Skip to main content

6.2.7 Training Loop

Section Overview

This is the PyTorch workflow page where the pieces become one loop: batch, forward, loss, clear gradients, backward, update, validate, keep the best model, and predict.

Learning Goals

  • Write a complete PyTorch training loop.
  • Use model.train(), model.eval(), torch.no_grad(), and device transfer correctly.
  • Compute average train/validation loss by sample count.
  • Keep the best validation checkpoint in memory.
  • Run prediction after training.

Look at the Loop Anatomy

PyTorch training loop diagram

The training rhythm is:

batch -> forward -> loss -> zero_grad -> backward -> optimizer.step -> repeat

Validation uses a different rhythm:

eval mode -> no_grad -> forward -> loss/metrics -> no update

Why This Loop Matters

sklearn.fit() hides most of the training process. PyTorch exposes it because deep learning projects often need custom models, custom losses, custom batch logic, GPU control, logging, and checkpointing.

--- --- ---

▶ **Directive**
Reproduce the passage of the PyTorch training loop page between "The training rhythm" and "logging, and checkpointing.", inclusive.

--- --- ---

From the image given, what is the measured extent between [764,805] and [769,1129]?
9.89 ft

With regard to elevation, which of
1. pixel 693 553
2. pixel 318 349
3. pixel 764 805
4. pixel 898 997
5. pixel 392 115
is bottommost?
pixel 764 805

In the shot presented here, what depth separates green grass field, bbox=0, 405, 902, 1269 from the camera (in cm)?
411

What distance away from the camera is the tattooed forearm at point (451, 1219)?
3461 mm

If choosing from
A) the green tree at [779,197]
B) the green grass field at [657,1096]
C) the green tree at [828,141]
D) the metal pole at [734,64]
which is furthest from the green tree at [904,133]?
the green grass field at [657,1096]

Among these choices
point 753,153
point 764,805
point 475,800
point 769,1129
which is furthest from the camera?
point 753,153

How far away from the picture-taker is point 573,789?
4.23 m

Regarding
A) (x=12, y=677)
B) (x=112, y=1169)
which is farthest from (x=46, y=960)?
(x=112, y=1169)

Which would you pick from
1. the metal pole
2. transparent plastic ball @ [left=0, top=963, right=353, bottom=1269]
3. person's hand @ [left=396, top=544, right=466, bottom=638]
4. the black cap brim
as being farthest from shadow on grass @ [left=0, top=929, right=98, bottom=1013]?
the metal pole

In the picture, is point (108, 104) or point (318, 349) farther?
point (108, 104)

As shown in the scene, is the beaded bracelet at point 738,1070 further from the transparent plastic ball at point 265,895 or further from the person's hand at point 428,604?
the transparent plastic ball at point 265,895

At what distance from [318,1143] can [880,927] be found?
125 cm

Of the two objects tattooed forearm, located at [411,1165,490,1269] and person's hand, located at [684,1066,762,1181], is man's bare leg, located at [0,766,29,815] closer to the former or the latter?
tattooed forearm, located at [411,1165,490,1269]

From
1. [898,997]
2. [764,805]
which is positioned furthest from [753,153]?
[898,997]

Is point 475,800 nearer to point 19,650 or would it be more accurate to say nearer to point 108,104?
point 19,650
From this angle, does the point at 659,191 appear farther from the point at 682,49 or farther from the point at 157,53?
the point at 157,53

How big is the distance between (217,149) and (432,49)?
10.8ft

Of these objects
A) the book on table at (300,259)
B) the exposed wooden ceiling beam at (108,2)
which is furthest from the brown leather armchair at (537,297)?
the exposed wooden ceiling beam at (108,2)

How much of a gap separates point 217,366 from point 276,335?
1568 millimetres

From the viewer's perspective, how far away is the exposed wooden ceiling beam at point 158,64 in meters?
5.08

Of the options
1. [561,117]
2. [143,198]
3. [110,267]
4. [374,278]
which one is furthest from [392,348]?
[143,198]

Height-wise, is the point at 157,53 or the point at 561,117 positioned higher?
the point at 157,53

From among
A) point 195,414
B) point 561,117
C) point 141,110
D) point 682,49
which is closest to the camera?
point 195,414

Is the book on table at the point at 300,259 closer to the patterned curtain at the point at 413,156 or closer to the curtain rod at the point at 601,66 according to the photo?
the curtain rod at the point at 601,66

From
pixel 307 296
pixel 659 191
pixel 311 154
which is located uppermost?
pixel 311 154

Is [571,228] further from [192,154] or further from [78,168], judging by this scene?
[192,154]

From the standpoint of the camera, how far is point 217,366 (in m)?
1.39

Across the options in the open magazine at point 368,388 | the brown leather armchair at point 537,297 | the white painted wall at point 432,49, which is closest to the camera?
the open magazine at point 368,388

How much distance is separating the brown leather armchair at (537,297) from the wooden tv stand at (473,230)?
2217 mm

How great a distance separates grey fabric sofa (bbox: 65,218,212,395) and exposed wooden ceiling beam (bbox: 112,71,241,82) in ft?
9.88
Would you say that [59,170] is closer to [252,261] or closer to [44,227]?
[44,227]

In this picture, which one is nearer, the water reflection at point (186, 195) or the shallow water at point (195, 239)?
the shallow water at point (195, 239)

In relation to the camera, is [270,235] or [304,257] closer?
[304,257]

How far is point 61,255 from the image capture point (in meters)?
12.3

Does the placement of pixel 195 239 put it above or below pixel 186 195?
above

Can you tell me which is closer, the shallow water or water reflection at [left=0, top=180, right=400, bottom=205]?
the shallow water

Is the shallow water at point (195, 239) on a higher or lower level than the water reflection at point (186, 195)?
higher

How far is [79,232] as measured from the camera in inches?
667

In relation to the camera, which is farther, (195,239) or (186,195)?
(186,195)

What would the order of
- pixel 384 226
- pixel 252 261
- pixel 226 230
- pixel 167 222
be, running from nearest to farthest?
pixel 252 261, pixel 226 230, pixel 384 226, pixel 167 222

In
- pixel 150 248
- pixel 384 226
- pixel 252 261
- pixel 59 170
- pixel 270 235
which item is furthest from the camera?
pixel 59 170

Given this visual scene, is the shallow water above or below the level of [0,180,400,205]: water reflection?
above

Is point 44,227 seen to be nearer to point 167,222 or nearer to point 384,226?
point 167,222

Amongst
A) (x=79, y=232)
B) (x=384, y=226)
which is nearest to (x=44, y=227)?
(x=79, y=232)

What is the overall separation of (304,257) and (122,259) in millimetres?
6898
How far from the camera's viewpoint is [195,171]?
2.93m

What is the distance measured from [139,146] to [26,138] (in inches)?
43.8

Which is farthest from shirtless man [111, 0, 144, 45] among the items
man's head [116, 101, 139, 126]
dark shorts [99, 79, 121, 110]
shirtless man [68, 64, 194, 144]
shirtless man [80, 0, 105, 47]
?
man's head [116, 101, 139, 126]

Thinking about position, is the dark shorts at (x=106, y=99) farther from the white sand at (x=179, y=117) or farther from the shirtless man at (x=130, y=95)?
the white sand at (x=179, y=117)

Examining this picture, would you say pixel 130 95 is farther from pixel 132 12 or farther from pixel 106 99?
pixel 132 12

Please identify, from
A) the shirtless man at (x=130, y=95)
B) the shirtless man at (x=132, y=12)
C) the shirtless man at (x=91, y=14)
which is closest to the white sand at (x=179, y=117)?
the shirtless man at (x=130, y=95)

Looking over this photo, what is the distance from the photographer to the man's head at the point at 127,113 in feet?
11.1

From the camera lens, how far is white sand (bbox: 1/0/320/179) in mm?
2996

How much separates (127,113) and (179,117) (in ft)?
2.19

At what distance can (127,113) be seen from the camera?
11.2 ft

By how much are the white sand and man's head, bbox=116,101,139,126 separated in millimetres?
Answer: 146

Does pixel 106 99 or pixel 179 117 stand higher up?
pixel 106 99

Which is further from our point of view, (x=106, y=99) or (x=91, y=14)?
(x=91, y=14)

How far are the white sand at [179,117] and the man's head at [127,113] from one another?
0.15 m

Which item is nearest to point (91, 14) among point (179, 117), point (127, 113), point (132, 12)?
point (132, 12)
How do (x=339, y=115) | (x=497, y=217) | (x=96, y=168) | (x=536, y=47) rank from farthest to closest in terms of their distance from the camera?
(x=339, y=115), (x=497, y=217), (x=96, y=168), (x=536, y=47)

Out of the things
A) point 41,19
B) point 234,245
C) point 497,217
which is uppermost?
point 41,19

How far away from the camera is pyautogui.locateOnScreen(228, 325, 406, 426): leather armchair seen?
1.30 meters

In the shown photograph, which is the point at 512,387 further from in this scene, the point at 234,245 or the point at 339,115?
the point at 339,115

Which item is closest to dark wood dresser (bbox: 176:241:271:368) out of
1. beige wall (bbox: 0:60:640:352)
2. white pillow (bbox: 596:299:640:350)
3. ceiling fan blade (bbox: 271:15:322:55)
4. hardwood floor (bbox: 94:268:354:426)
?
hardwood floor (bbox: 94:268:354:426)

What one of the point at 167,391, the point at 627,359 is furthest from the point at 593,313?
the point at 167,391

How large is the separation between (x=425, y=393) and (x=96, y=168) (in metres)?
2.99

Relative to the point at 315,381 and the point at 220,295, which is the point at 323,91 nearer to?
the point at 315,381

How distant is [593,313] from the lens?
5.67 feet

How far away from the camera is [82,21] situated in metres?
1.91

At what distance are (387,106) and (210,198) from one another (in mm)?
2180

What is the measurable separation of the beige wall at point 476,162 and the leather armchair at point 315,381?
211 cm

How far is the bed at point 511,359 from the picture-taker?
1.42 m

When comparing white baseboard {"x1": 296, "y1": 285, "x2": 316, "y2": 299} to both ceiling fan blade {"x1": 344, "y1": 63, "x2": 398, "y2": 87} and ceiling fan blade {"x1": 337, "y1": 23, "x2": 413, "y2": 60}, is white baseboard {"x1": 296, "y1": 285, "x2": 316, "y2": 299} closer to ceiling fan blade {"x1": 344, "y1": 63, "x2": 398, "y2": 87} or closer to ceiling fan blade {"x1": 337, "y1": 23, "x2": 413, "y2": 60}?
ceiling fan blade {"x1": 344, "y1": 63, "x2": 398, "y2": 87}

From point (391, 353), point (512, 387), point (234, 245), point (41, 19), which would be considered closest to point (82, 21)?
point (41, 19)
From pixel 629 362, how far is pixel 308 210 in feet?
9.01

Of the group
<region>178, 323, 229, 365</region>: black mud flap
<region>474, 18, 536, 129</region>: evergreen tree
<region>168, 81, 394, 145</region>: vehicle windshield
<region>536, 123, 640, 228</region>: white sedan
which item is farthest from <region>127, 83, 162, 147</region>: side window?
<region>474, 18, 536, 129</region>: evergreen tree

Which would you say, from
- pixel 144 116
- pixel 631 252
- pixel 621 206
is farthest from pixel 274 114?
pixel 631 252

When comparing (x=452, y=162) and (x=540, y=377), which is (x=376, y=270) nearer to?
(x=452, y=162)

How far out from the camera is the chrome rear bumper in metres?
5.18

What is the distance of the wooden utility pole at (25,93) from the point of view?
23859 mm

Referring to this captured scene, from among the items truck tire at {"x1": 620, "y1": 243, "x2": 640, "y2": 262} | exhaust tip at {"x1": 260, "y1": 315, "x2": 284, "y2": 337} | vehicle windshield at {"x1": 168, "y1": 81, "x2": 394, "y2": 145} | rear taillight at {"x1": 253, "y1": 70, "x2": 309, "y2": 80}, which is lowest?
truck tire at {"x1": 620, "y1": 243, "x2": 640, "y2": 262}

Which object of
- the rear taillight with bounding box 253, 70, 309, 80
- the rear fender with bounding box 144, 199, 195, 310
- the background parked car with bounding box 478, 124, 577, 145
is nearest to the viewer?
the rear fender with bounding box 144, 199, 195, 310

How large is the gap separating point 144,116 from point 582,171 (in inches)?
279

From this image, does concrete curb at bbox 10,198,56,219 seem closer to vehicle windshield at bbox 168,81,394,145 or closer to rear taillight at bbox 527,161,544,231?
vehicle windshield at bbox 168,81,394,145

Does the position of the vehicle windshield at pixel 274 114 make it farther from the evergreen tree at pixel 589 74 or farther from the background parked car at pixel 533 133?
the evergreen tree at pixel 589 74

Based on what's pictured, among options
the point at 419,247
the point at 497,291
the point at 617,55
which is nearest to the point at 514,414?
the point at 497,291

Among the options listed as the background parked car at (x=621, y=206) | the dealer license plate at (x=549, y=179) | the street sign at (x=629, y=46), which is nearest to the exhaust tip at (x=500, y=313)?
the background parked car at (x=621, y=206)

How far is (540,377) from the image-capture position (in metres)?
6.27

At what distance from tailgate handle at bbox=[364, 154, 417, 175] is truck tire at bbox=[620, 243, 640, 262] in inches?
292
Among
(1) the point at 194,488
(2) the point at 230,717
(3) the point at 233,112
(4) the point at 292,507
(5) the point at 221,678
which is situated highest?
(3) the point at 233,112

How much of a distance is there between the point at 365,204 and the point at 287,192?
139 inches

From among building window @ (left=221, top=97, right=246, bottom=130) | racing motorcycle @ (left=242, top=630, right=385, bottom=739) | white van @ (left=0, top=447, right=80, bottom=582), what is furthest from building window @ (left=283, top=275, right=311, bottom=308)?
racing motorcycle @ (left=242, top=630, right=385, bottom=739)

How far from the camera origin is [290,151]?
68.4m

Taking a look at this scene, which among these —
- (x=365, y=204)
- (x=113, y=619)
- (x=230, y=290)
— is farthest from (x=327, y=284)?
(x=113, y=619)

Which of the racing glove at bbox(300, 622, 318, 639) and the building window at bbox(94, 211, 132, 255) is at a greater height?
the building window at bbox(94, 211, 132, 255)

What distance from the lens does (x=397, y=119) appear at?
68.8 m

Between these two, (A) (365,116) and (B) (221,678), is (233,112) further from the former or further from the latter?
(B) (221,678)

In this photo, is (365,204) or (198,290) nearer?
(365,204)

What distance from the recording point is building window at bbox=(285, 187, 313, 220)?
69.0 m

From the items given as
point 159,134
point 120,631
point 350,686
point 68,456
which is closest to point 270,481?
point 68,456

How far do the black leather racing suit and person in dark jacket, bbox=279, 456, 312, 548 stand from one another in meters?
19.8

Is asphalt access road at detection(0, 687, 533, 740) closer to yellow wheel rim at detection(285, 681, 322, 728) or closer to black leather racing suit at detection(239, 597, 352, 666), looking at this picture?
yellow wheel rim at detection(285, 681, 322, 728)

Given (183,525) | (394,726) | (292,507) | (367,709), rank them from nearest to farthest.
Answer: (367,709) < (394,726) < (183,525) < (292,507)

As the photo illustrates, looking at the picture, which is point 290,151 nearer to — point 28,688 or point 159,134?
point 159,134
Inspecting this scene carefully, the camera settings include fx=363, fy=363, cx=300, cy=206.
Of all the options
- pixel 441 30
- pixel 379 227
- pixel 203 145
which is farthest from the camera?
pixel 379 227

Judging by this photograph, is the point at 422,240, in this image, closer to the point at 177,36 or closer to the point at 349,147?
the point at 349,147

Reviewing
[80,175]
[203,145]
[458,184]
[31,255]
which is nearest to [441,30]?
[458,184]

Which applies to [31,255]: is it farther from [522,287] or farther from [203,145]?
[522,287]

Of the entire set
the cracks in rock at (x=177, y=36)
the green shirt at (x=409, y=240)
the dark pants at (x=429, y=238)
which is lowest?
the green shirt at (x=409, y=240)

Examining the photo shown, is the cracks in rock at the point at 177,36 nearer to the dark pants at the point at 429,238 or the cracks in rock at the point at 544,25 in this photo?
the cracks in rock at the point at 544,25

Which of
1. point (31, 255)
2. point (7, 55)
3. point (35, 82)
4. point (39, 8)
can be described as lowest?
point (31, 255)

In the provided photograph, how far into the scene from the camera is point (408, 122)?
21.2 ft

--- --- ---

▶ **Worked answer**
The training rhythm is:

batch -> forward -> loss -> zero_grad -> backward -> optimizer.step -> repeat

Validation uses a different rhythm:

eval mode -> no_grad -> forward -> loss/metrics -> no update

Why This Loop Matters

sklearn.fit() hides most of the training process. PyTorch exposes it because deep learning projects often need custom models, custom losses, custom batch logic, GPU control, logging, and checkpointing.